■ **Exercise prompt**
Set the data down exactly as it stands, and keep its pictures out.

■ **Input material**
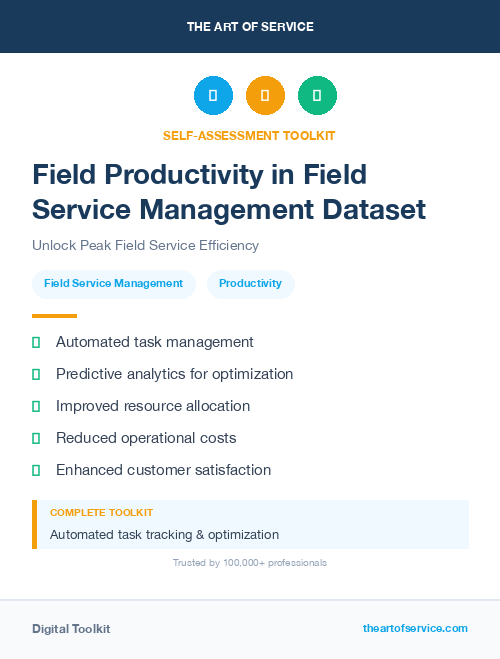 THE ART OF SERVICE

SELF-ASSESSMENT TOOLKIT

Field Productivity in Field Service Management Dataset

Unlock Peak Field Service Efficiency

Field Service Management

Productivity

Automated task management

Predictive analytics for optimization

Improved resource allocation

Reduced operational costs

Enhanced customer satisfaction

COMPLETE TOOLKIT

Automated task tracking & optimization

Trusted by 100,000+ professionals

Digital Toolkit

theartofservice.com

■ **Task response**
 THE ART OF SERVICE

SELF-ASSESSMENT TOOLKIT

Field Productivity in Field Service Management Dataset

Unlock Peak Field Service Efficiency

Field Service Management

Productivity

Automated task management

Predictive analytics for optimization

Improved resource allocation

Reduced operational costs

Enhanced customer satisfaction

COMPLETE TOOLKIT

Automated task tracking & optimization

Trusted by 100,000+ professionals

Digital Toolkit

theartofservice.com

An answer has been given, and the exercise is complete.